Je m'approche de lui avant d'examiner de plus près son oeil martyrisé. J'ose à peine le toucher.
- Laisse, c'est rien.
Il repousse gentiment mes mains tout en me regardant. Je laisse échapper un rire nerveux.
- Arrêtes ça Jude, je ne suis pas stupide.
Il soupire.
Je sais qu'il s'est passé quelque chose avec Edan. Je sais que c'est lui qui lui a fait ça.
Je m'assieds à côté de Jude et je pousse un soupire.
- Je ne sais pas quoi dire, je savais que ça allait arriver.
Il me regarde, visiblement surpris.
- Tu savais ?
Je roule des yeux.
Je savais bien évidemment qu'ils allaient se taper dessus un jour ou l'autre, mais j'espérais que ça n'allait pas arriver maintenant.
- Vous êtes des "hommes" qui ont des différents. Il semblerait que c'est le seul moyen que vous ayiez pour résoudre vos problèmes.
C'est comme si je n'avais pas la force de leur en vouloir, ni Edan, ni Jude. Je suis épuisée d'avoir trop pleuré. Ou peut-être suis je épuisée tout court ?
- Désolé, vraiment je m'excuse, dit-il après un long silence.
- Arrêtes de t'excuser, la plupart du temps, je ne sais même pas pourquoi tu le fais ...
Je l'entends rire ce qui me fait sourire.
Un vrai sourire.
Il me pousse un peu.
- Fais moi un câlin s'il te plaît, il demande.
Je le regarde, toujours en souriant, mais quand j'observe son oeil plus précisément, je me dis qu'Edan à sûrement dû le frapper fort pour qu'il soit aussi gonflé et rouge.
Je tends mes bras vers lui et je me rapproche.
Il referme ses bras autour de ma taille et m'attire encore plus à lui. Je le sens prendre de grandes inspirations avant de dire :
- Tu sens bon Aurore.
Je rigole et je dis à mon tour :
- Toi aussi Jude !
Nous rigolons ensemble puis nous nous lâchons.
- Je vais chercher de la glace, j'arrive, déclaré-je.
Je vois Jude rouler des yeux avant de lever les mains en signe de coopération.
Je me dépêche de récupérer une poche de glace et un bout de tissu pour pouvoir l'enrouler dedans. Je l'apporte ensuite à Jude qui dépose la glace sur son oeil bien amoché.

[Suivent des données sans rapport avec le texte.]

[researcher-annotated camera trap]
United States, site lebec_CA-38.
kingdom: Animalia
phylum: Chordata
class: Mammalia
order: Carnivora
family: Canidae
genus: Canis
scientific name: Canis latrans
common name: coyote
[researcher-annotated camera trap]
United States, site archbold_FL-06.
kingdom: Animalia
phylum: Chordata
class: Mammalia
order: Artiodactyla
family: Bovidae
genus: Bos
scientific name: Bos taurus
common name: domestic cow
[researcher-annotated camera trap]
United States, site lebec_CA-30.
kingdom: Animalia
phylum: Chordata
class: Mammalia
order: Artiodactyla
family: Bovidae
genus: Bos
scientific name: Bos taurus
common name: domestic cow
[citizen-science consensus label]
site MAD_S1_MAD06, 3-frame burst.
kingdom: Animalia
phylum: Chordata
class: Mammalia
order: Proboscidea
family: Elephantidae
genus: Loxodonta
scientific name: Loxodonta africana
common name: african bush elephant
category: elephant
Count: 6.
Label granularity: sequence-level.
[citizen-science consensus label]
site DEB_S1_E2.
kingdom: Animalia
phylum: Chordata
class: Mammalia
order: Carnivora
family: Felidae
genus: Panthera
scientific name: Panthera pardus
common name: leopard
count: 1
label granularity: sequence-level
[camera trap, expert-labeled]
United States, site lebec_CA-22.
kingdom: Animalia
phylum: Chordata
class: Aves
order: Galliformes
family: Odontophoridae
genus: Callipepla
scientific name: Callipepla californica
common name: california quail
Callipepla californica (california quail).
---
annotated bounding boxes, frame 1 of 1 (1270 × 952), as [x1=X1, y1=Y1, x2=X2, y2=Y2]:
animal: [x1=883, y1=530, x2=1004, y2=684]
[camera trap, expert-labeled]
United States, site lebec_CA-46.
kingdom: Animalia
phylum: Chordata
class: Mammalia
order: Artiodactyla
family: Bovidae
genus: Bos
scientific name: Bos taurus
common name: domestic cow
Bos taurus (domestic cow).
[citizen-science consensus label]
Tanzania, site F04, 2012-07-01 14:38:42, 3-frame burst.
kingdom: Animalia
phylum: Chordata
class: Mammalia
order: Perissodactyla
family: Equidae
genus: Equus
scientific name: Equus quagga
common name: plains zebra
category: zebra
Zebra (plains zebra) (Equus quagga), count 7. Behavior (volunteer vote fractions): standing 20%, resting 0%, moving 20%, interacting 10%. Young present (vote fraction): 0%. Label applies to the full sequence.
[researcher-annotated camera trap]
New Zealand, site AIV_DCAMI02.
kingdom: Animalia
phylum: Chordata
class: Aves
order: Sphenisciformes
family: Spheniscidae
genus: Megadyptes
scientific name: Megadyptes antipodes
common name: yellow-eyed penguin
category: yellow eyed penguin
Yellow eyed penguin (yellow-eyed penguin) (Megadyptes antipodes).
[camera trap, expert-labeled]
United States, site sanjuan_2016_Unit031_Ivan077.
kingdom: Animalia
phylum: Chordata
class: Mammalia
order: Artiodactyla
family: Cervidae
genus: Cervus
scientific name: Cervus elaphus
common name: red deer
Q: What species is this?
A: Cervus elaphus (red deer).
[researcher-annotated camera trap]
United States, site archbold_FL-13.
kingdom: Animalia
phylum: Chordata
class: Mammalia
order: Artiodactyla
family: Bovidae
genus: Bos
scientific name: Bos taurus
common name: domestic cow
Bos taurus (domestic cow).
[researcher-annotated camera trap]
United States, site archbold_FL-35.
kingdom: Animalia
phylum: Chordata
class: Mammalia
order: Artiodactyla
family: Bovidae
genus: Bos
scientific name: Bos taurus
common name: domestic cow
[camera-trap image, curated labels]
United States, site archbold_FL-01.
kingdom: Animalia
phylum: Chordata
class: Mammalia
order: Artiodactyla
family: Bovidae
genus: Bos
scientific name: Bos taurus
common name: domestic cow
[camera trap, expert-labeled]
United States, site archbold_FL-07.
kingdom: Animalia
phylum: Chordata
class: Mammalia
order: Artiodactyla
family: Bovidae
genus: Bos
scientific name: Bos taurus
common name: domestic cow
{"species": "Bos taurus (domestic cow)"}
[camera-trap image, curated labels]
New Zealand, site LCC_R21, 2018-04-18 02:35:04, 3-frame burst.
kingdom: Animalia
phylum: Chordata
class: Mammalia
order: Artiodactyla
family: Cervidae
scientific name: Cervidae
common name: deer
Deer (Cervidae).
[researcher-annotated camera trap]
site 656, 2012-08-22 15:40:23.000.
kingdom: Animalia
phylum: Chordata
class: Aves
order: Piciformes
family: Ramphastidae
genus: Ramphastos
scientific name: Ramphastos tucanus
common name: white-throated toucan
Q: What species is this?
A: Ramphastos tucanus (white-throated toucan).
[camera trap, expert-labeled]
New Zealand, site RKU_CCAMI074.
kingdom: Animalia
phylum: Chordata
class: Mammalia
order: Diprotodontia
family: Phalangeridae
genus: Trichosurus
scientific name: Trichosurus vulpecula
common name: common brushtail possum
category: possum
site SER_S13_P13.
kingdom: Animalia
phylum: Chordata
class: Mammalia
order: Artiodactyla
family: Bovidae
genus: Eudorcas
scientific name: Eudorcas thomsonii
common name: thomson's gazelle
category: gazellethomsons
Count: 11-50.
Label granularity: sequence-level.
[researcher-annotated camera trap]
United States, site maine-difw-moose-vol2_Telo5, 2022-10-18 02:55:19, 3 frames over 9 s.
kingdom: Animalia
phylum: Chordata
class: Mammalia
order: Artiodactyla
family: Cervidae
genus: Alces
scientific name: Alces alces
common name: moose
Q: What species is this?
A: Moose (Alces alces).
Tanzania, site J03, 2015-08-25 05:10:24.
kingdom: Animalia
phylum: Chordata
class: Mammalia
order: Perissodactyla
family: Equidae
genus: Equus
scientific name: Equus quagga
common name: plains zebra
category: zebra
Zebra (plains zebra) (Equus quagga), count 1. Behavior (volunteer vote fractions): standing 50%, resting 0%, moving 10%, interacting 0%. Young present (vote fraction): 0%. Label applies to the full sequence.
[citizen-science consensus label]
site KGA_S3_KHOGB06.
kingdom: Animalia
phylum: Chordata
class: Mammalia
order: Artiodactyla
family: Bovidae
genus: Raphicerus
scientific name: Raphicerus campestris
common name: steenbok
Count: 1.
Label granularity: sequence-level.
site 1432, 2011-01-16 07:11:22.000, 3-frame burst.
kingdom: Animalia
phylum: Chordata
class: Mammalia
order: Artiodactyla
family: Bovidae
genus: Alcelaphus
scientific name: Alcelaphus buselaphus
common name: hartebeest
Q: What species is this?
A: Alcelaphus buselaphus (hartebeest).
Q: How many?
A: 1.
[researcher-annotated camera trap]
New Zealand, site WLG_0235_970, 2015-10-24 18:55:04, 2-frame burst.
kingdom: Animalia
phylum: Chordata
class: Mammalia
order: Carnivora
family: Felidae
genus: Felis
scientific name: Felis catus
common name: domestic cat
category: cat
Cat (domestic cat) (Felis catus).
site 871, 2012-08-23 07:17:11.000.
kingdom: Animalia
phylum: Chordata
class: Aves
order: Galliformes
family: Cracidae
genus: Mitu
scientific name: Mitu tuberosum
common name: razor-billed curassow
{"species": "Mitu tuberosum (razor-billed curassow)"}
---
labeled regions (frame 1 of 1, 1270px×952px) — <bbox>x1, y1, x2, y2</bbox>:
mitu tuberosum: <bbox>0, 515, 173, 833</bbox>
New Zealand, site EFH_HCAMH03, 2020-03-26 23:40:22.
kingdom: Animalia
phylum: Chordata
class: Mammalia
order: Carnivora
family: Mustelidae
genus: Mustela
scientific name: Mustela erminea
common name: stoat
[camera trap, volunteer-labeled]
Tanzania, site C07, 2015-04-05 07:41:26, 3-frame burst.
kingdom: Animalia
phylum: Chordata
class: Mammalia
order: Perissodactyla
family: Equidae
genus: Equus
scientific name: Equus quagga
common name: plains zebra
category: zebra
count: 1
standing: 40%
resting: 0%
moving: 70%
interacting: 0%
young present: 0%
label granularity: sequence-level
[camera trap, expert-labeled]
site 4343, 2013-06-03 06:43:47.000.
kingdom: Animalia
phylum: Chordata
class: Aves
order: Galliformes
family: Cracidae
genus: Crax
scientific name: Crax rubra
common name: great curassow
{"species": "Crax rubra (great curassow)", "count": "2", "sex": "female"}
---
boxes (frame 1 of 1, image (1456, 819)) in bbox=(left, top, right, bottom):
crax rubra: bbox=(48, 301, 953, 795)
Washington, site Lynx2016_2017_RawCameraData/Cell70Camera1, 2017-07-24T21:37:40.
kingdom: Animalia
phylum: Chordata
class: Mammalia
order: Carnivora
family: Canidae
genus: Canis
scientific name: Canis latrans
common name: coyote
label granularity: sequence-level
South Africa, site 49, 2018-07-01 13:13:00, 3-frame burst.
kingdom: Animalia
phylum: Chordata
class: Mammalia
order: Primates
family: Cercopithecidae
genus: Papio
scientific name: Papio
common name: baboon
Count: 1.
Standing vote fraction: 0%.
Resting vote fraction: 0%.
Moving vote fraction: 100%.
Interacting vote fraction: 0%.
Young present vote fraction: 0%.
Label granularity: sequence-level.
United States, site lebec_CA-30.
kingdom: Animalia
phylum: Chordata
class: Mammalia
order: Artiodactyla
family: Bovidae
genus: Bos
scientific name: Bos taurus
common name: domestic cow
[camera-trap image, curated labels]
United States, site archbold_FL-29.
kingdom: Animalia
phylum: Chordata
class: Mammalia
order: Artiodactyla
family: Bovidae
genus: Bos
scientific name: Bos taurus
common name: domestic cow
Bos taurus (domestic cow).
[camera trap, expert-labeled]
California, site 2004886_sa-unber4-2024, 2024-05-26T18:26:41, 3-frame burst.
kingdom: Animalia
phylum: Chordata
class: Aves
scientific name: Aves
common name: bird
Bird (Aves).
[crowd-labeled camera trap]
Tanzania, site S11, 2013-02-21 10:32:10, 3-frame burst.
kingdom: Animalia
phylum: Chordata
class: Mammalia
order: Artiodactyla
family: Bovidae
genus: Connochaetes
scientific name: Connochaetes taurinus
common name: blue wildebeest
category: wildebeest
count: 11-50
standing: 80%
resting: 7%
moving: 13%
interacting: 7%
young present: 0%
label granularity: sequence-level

- Tu as fait quoi de mon dossier ? Je lui demande en me souvenant soudain que je ne le vois plus.
Sans me regarder, il répond qu'il l'a remis là où je le mettais. Je relâche mes épaules. Je n'ai pas encore parlé à Edan de ces dossiers. Je lui dis merci et je pars prendre une douche. J'en ai bien besoin.
Je décide finalement de me faire couler un bain pour être sûre de bien me détendre. Je fais attention de ne pas mettre l'eau trop chaude.
Je me déshabille et j'attache mes cheveux en un chignon haut. Une fois que le bain est bien rempli, je rentre dans la baignoire et je sens instantanément mes muscles se détendre. J'ai parfumé l'eau d'une douce odeur de rose. J'aime beaucoup cette odeur, c'est frais et peu entêtant. Je ferme mes yeux et je me laisse emporter par mes pensées.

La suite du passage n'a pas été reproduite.